The paper “Event Extraction and Representation: A Case Study for the Portuguese Language” [6
] describes an event extraction system from Portuguese documents which is based on a pipeline of specialized natural language processing tools: namely part-of-speech tagging, dependency parsing, named entity recognition, semantic role labeling, and a knowledge extraction module. The developed system is evaluated with a corpus of Portuguese texts and compared with the existing tool LinguaKit [7
In the article “Spelling Correction of Non-Word Errors in Uyghur–Chinese Machine Translation” [8
], the authors describe three spelling correction methods based on machine translation by considering that most spelling problems are caused by out-of-vocabulary issues. The aim is to improve the quality of Uyghur–Chinese machine translation, by solving the out-of-vocabulary problem caused by Uyghur spelling errors in Uyghur–Chinese machine translation.

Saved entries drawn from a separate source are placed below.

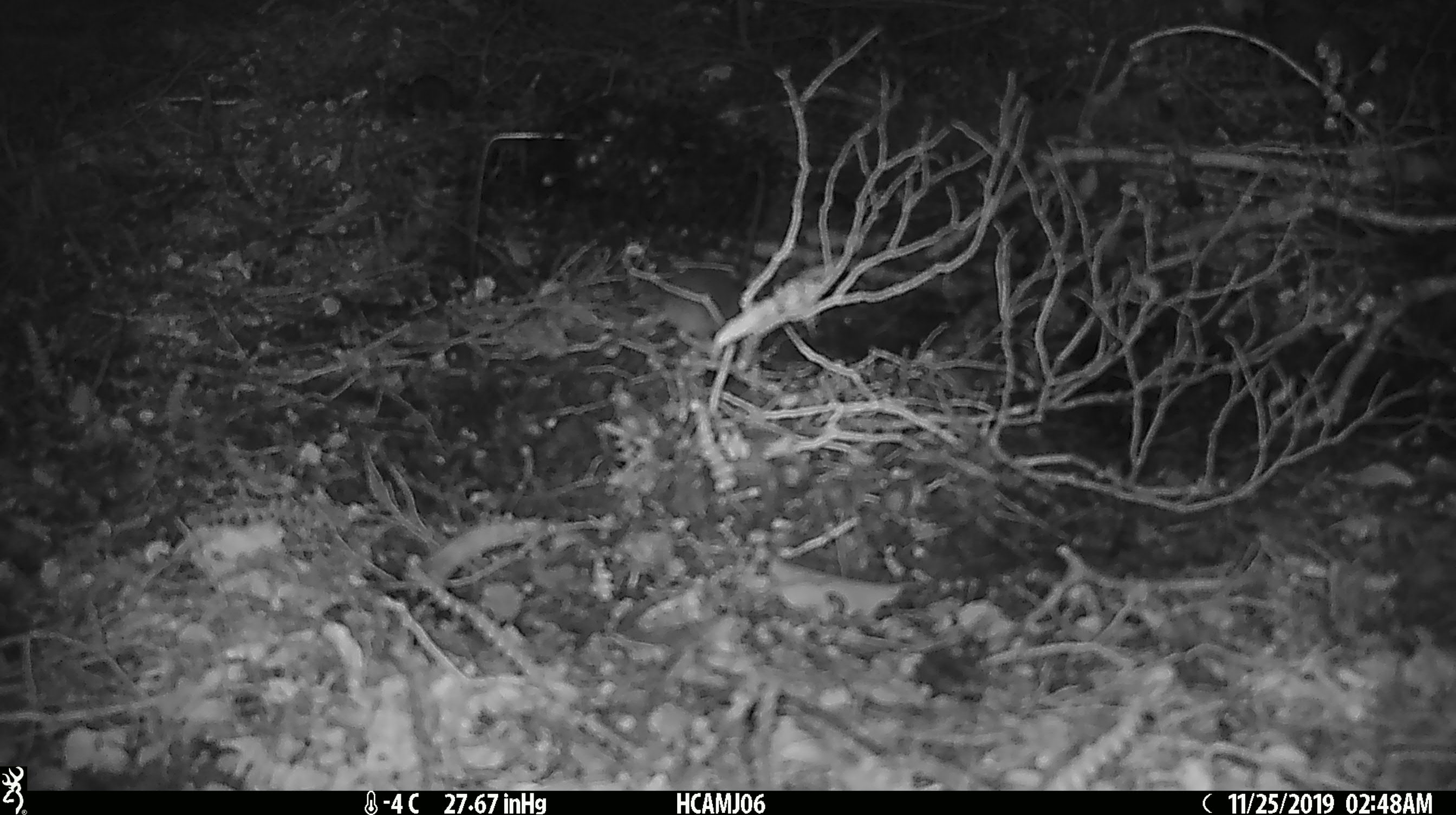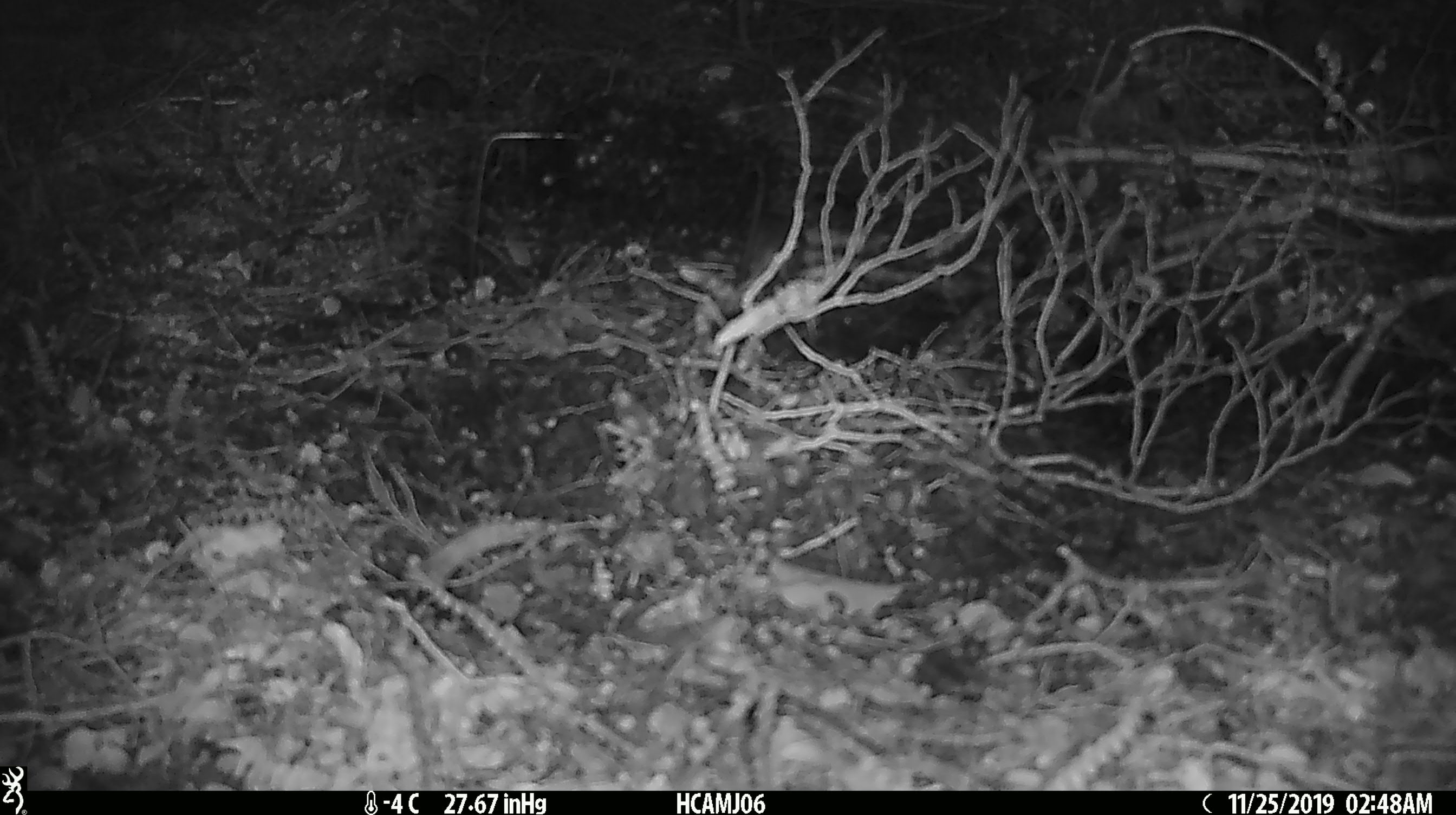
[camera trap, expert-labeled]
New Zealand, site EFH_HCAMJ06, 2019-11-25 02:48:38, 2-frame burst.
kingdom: Animalia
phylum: Chordata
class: Mammalia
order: Rodentia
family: Muridae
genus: Mus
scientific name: Mus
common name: mouse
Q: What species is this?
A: Mouse (Mus).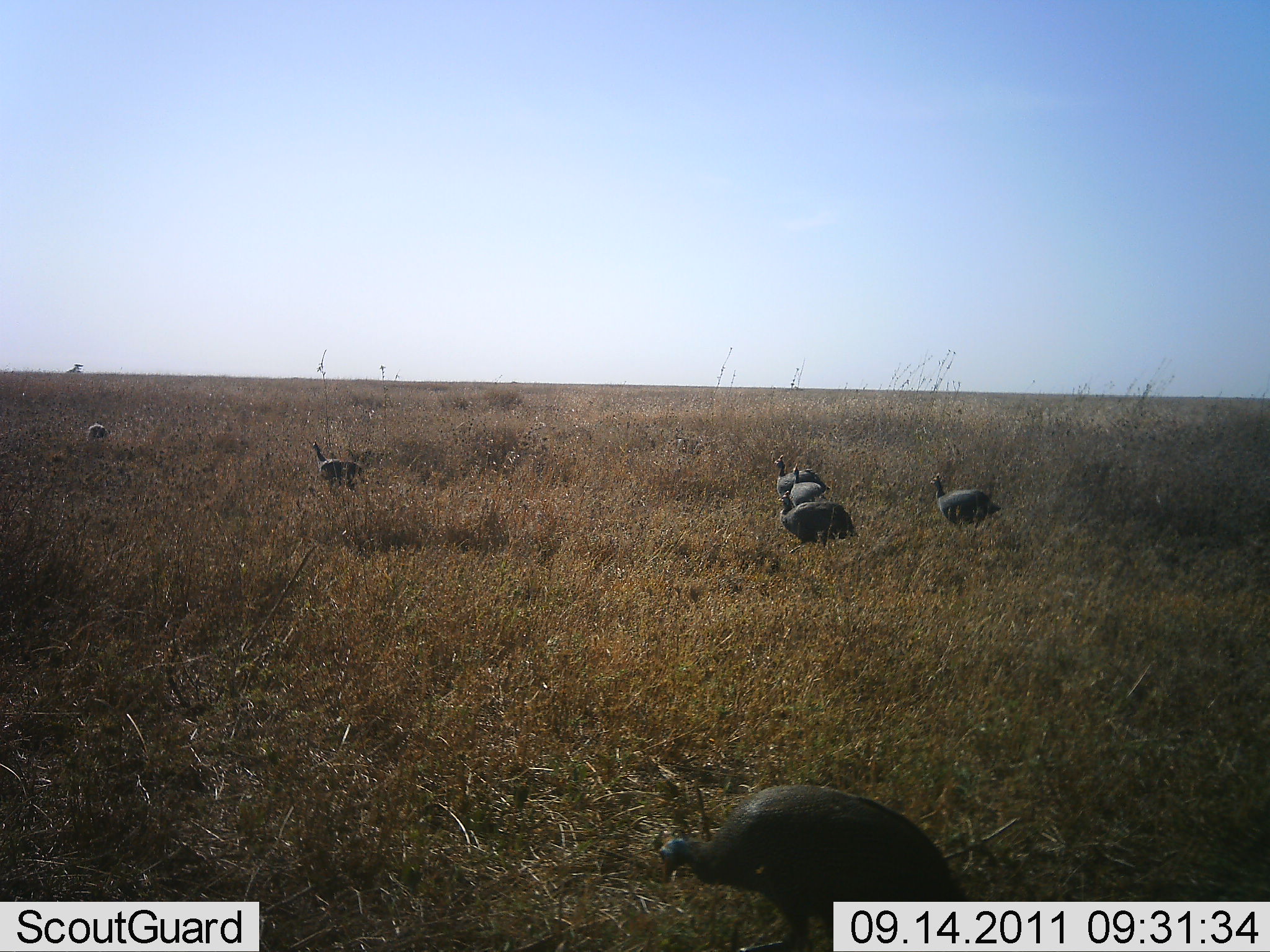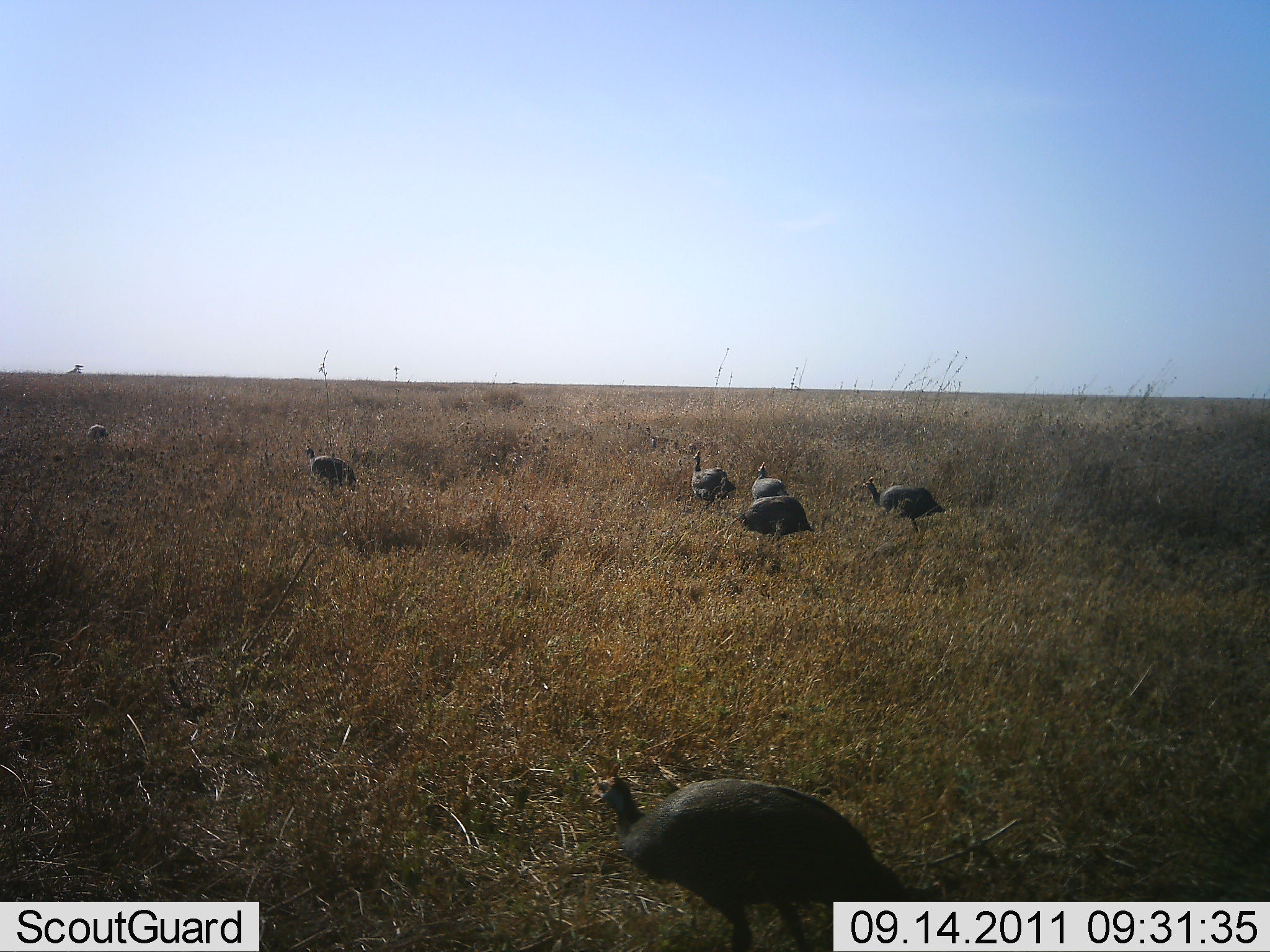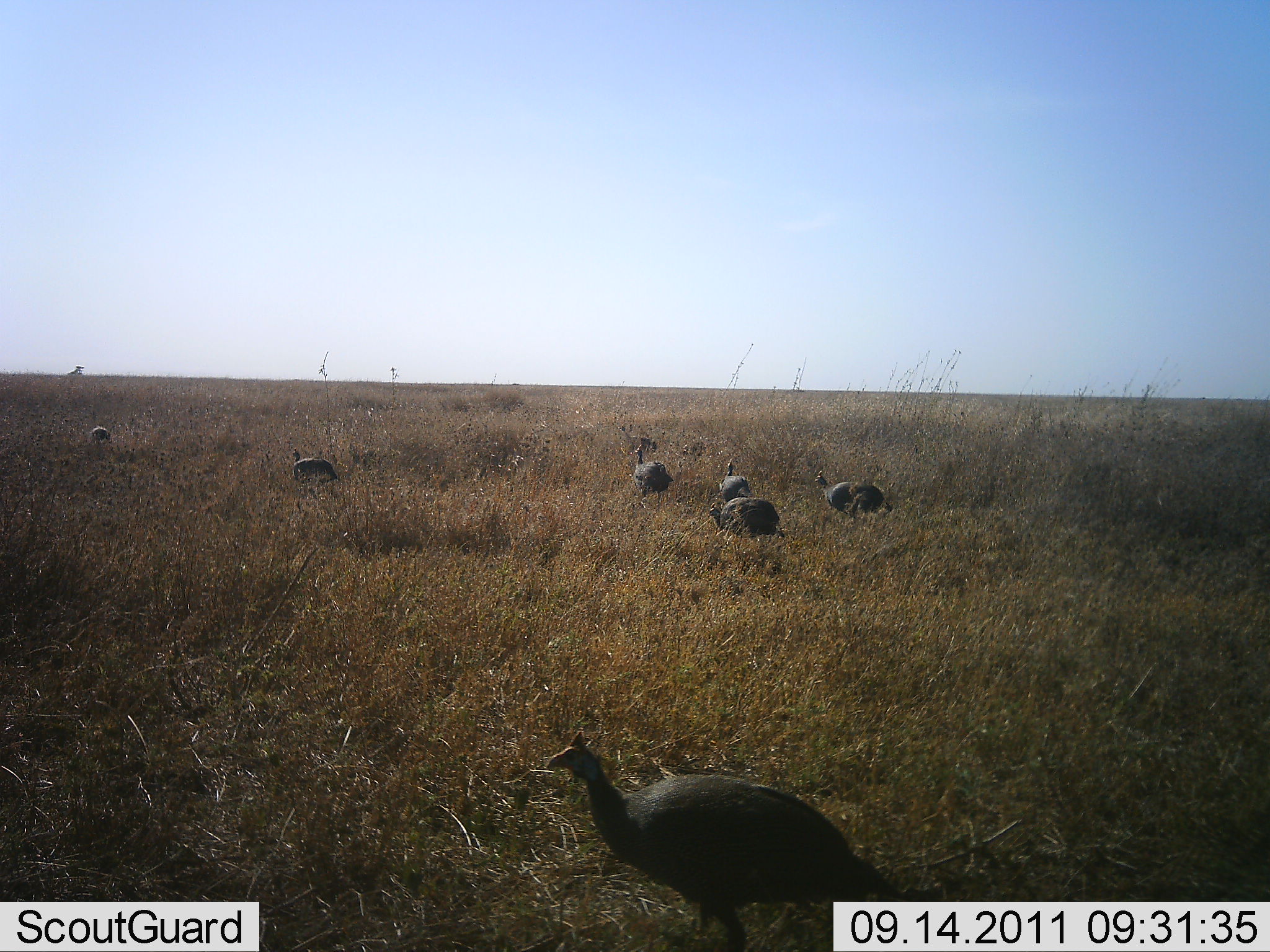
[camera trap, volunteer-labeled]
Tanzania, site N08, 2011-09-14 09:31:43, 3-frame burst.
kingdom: Animalia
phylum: Chordata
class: Aves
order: Galliformes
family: Numididae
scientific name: Numididae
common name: guinea fowl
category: guineafowl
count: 7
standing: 21%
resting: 0%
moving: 86%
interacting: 0%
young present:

The paper “An Improved Word Representation for Deep Learning Based NER in Indian Languages” [9
] describes a named entity recognition system based on deep learning approaches for Indian languages. For this purpose, they use a novel combined word representation, including several levels of embeddings, namely character-level, word-level, and affix-level embeddings.
Finally, the article “Istex: A Database of Twenty Million Scientific Papers with a Mining Tool Which Uses Named Entities” [10
] describes how to enrich the Istex project by allowing queries on named entities contained in scientific papers. More precisely, this paper describes the implementation of a text mining tool which uses the recognition of named entities for the open access resource Istex, a French database of twenty million scientific papers.
As a whole, the articles published in this special issue are an interesting contribution at the intersection between NLP and TM, giving special relevance to the analysis and application of state-of-the-art technologies in different languages.